HYPOGLYKÄMIE AUS SICHT EINER MUTTER
Michelle - Mutter eines Diabetiker-Kindes. Mein Sohn Thomas hat Typ-1-Diabetes und ich möchte andere betroffene Eltern von Typ-1-Diabetikern wissen lassen, dass sie nicht allein sind.
„Mama, ich kann meine Beine nicht mehr spüren ...“ Diesen Satz fürchte ich inzwischen. Ich weiß dann sofort, was los ist: Das ist inzwischen Thomas' „Erkennungsmuster“. Wir haben es dann mit einem niedrigen Blutzuckerspiegel zu tun, vermutlich irgendwo unterhalb der Grenze von 2 mmol/L.
Ich erinnere mich noch an die Woche, in der Thomas die Diagnose erhielt und eine Freundin, deren Mann Typ-1-Diabetes hat, zu mir sagte: „Michelle, du wirst lernen zu erkennen, wenn Thomas einen niedrigen Blutzuckerwert hat, noch bevor er selbst es weiß.“ Vielleicht hielt ich sie damals für verrückt, vielleicht hatte ich auch Angst. In jedem Fall sollte sie Recht behalten.
Ich habe gelernt, dass durchaus viele der Hypoglykämie-Symptome, die man bei einer Diagnose erläutert bekommt, bei den meisten Typ-1-Betroffenen zutreffen. Doch wie so oft liegt der Teufel im Detail und jeder Typ-1-Diabetiker ist individuell und hat seine ganz eigenen Erkennungsmuster. Bei Thomas erkenne ich es in der Regel daran, dass er blassblaue Lippen und glänzende Augen bekommt. Er wird dann albern und spielt den Clown, bevor er recht schnell streitlustig wird und vollkommen unfähig ist, Entscheidungen zu treffen. Kaum haben wir den Tiefpunkt erreicht, fließen auch schon die Tränen – selbst bei der kleinsten Kleinigkeit.
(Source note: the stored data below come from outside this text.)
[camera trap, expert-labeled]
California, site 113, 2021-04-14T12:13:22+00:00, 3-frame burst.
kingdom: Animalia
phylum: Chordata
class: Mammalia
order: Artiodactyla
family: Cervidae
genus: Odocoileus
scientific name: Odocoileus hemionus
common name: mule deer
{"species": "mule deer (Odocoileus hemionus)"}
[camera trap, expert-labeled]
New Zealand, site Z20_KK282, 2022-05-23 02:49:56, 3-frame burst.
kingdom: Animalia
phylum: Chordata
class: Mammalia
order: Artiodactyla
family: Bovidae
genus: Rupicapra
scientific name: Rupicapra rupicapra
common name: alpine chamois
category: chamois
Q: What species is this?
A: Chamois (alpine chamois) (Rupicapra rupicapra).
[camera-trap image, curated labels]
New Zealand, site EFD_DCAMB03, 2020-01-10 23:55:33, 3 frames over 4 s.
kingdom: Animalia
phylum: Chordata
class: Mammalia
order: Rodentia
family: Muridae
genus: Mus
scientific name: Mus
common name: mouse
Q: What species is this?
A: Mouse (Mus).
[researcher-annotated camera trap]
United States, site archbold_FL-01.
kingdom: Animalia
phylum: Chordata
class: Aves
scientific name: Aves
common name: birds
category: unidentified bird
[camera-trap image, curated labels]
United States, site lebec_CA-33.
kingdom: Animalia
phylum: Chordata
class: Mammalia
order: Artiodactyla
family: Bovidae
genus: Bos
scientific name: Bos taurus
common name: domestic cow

Die erste schwere Unterzuckerung hatte Thomas wenige Monate nach der Diagnose im Alter von 3 Jahren. Er spielte zufrieden draußen und ich hatte 45 Minuten zuvor seinen Blutzuckerwert gemessen, der absolut im Rahmen lag. Nachdem er draußen eine Weile herumgetobt war, kam er rein und stolperte dabei über die Stufe. Es folgten Tränen über Tränen, was eigentlich untypisch für ihn war. Ich überprüfte rasch seinen Blutzuckerspiegel und mir blieb beinahe das Herz stehen, als das Blutzuckermessgerät den Wert von 1,1 mmol/L anzeigte. Wie konnte er so schnell so stark unterzuckert sein? Und dabei lief er immer noch umher und sprach klar und deutlich mit mir.
Mit zunehmendem Alter wurde er immer achtsamer in Hinblick auf eine Unterzuckerung und dafür bin ich wirklich dankbar. Trotzdem ist es einfach schmerzhaft, wenn man als Elternteil dabei zusehen muss. Ich sehe dann, wie mein Kind auf der Couch sitzt und aufgrund des niedrigen Blutzuckerspiegels geradezu gelähmt ist. Wie elend er sich fühlt, nicht in der Lage ist, auf sein Zimmer zu gehen, und auch nicht einmal etwas essen möchte.